Identifying and Filling the Legal gaps Exposed by the Grenfell Fire

  • Cowan, Dave (Principal Investigator)
  • Carr, Helen (Co-Investigator)
  • Kirton-Darling, Edward (Co-Investigator)
  • Burtonshaw-Gunn, Edward (Co-Investigator)

Project Details

Description

On 14th June 2017, there was a fire at Grenfell Tower in the Royal Borough of Kensington and Chelsea. At least 80 people died. Grenfell Tower was a tower block of 24 storeys with around 120 flats. The was an appalling tragedy and the research team expresses its sympathy to everyone affected. The law relating to health and safety in people’s homes is piecemeal, out-dated, complex, dependent on tenure, and patchily enforced. It makes obscure distinctions, which have little relationship with experiences of poor conditions. Tenants wanting to remedy defects face numerous and often insurmountable barriers to justice. The law needs to evolve.

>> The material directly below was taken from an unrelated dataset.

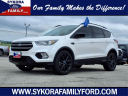 Thumbnail image of 2019 Ford Escape at Sykora Family Ford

In this report, we discuss the range of legal gaps which exist in the law as appear to have affected or impacted on the tragedy at Grenfell Tower. We are concerned, in particular, as housing lawyers, academics, and human beings that no such tragedy should happen again. The law can only ever be part of the context; even perfect laws (if there were such a thing) can fail in their implementation or as a result of judicial interpretation.

The intensity of concerns that have enveloped the Grenfell Tower tragedy has focused in part on the law. There has not been a more propitious moment for the public discussion of rights and obligations in housing perhaps since the 1960’s when the tower block debate began, and the mid and late nineteenth centuries, when the first significant interventions into housing began in the name of public health.

This report is designed to contribute to that public discussion. We have tried to write it so that it can be read widely. Some of what we have to say may be shocking – for example, the Victorian heritage of much of the law in this area, which focused on public health and morals, as opposed to safety of the occupants; some of what we have to say should be concerning – for example the lack of coherence in the law and practice, and the different protections available depending on housing tenure; and some of what we have to say – like the inability in some cases to answer the often critical questions, who has responsibility for the front door – is ludicrous, ridiculous and dangerous.

In our view, the health and safety of occupiers should not depend on tenure, class, or the history of housing policy. It should be designed to protect the health and safety of all occupiers.